Nesse ponto, eu estava um pouco chocado. Aquilo era muito perturbador, até mesmo para aquele desenho. Nos próximos minutos, Courage ficou sentado no chão, a chorar e com a pele toda manchada de sangue. Então, as palavras começaram a chegar através de mas minhas colunas, baixas e lentamente...
“Olá, novo amigo.”
Courage olhou para cima, olhou ao redor e não viu nada.
“O meu nome é Fred.”
Courage levantou-se e virou-se para todos os lados. Ele foi até a janela, para tentar descobrir de onde vinha aquela voz. Muriel e Eustace puderam ser vistos a arrastar o corpo para o caminhão de Eustace, euquanto um rastro de sangue escorria por trás dele. Muriel ainda chorava.
“As palavras que ouves estão em seu pensamento.”
Courage afastou-se da janela, olhando para a espingarda ao lado dele. Os flashbacks voltaram; todos as ofensas, todas as vezes que ele arriscou a vida para não receber nenhuma recompensa em troca, todas as coisas horríveis que havia visto. Todas as coisas que Eustace tinha feito com ele, mesmo depois de tudo que ele passara.
“Fred é o meu nome neste momento.”
Coragem pegou a arma, equilibrando o cano no peitoril da janela, e mirou para a cabeça de Eustace.
“E tu foste muito…”
Coragem apertou o gatilho. Em uma fração de segundo, a cabeça do Eustace explodiu em vários pedaços, junto com uma explosão nojenta de sangue. E ele derrubou o corpo de Fred, e seu próprio corpo caiu em cima do dele.
“Cruuuuuueel…”
Muriel gritou silenciosamente. Entretanto, não houve um barulho de um tiro desta vez; o áudio ainda estava mudo, excepto pelo poema assustador.
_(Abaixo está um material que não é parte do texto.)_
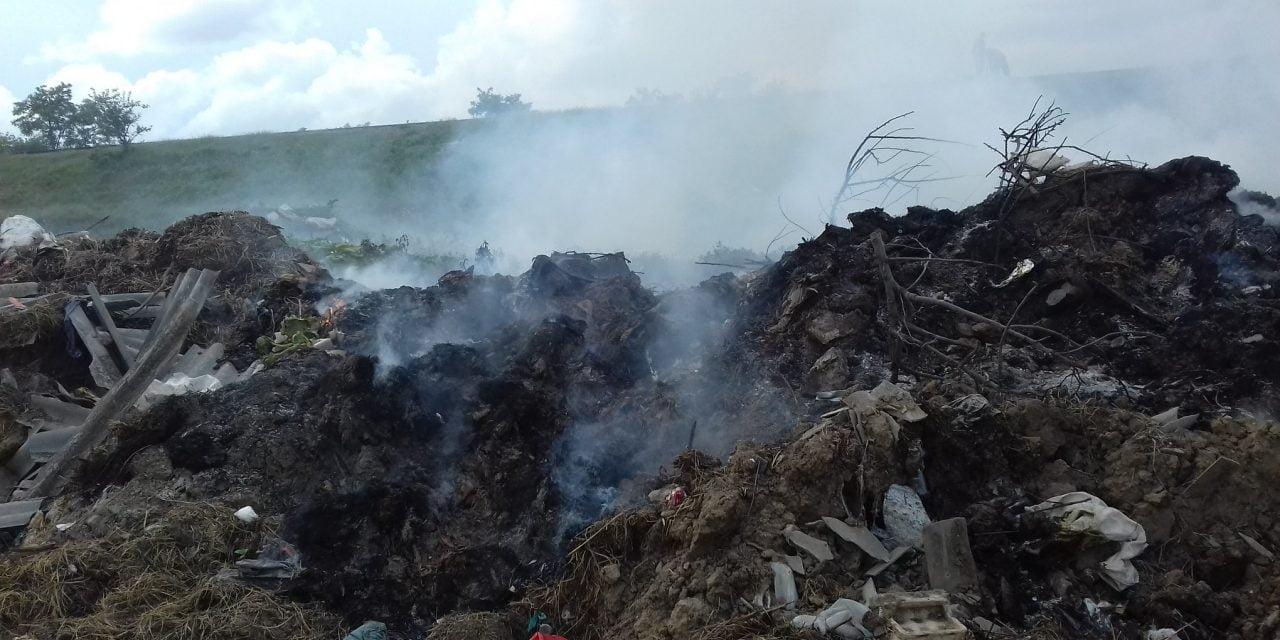 Primăria Lumina – precizări privind incendiul izbucnit în partea de nord a comunei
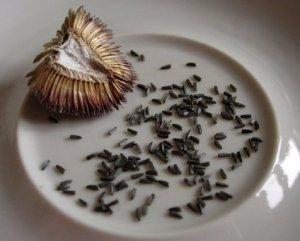 Сбор семян рудбекии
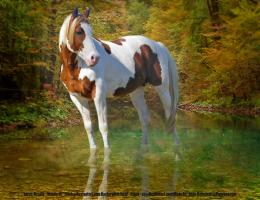 Related Pictures amazing horse pictures pictures of horses 182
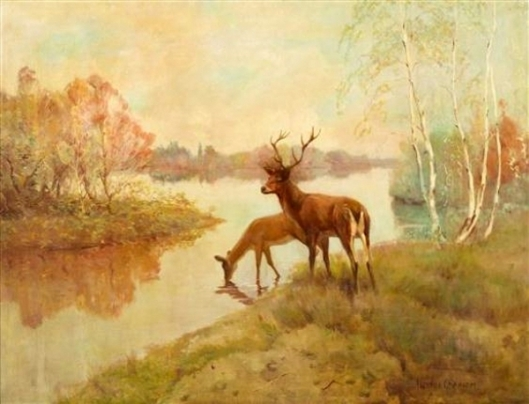 Deer Drinking At Stream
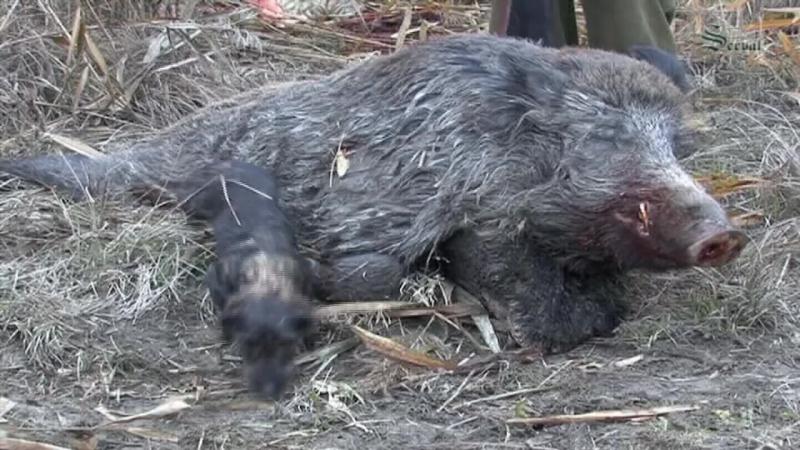 Giant wild boars Best hunts in Croatia Die beste Jagd auf Kapitalkeiler in Kroatien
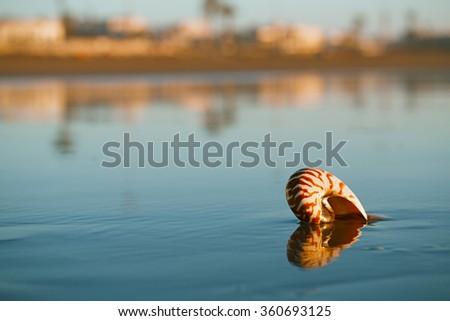 seashell nautilus on Agadir beach under sunset sun - stock photo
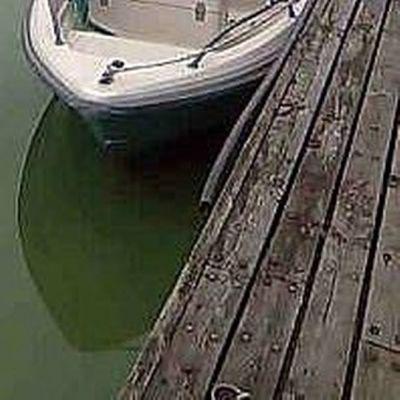 Sinilevälautat ovat vallanneet Saimaata Lappeenrannan edustalla.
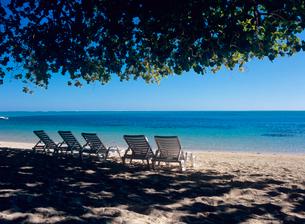 海辺の木陰のデッキチェアの写真素材 [FYI03886837]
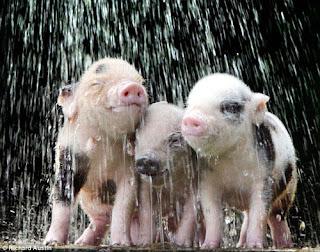 Vai trò của nước uống trong chăn nuôi.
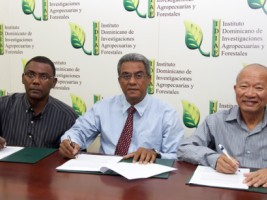 The IDIAF and Taiwanese cooperation support Haitian agriculture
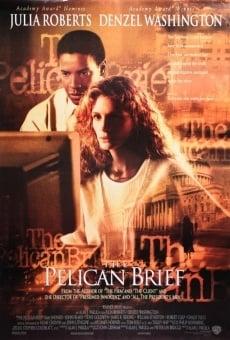 Ver película El informe Pelícano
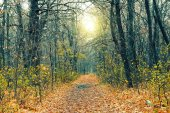 Mysterious forest in the evening after rain. Picturesque autumn nature. Goodbye autumn. Cold November landscape. Path in the forest with yellow autumn leaves.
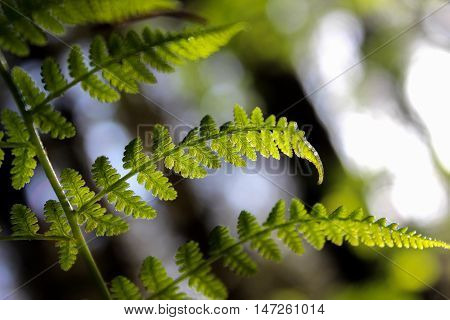 Closeup of a vibrant fern frond with a blurred background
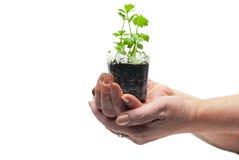 Mãos humanas que prendem a planta verde Fotografia de Stock Royalty Free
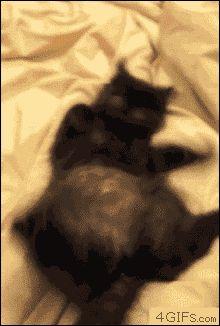 Crazy cat and it's behaviour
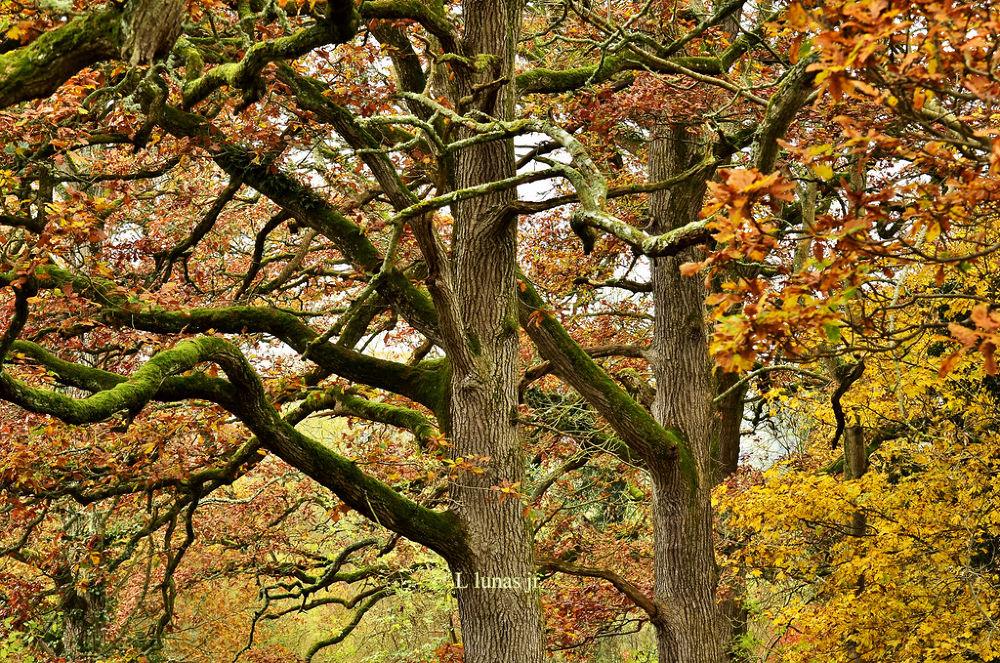 Autumn by laurodonlunas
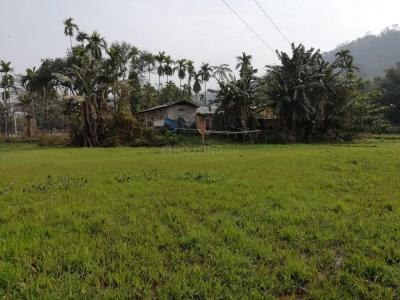 14400 Sq.ft Residential Plot for Sale in Tetelia, Guwahati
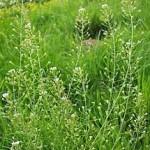 природа Овчарска торбичка - Capsella Bursa Pastoris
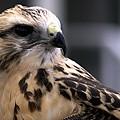 Juvenile Swainson's Hawk by NaturesPix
Enquanto Courage virava a arma contra sua própria cabeça, eu desesperadamente puxei o cabo da tomada. Eu levantei-me e andei pela sala completamente perturbado. A carta de suicídio do meu amigo dizia apenas a palavra “Cruel” dezenas de vezes.
“Olá, meu novo amigo.”
Eu saltei de susto. Pensei ter deixado as colunas ligadas, e apenas ter desligado o computador. Porém, o vídeo também parou, então aquilo não fazia sentido.
Voltei para desligar as colunas, quando vi que elas já estavam desligadas.
“O meu nome é Fred.”
Eu tinha desligado as colunas após o primeiro tiro de espingarda… Muito antes de ter começado a ouvir o poema.
“As palavras que ouves estão no teu pensamento.”
Elas estavam na minha cabeça. Estavam na minha cabeça desde que eu comecei a ver esse vídeo.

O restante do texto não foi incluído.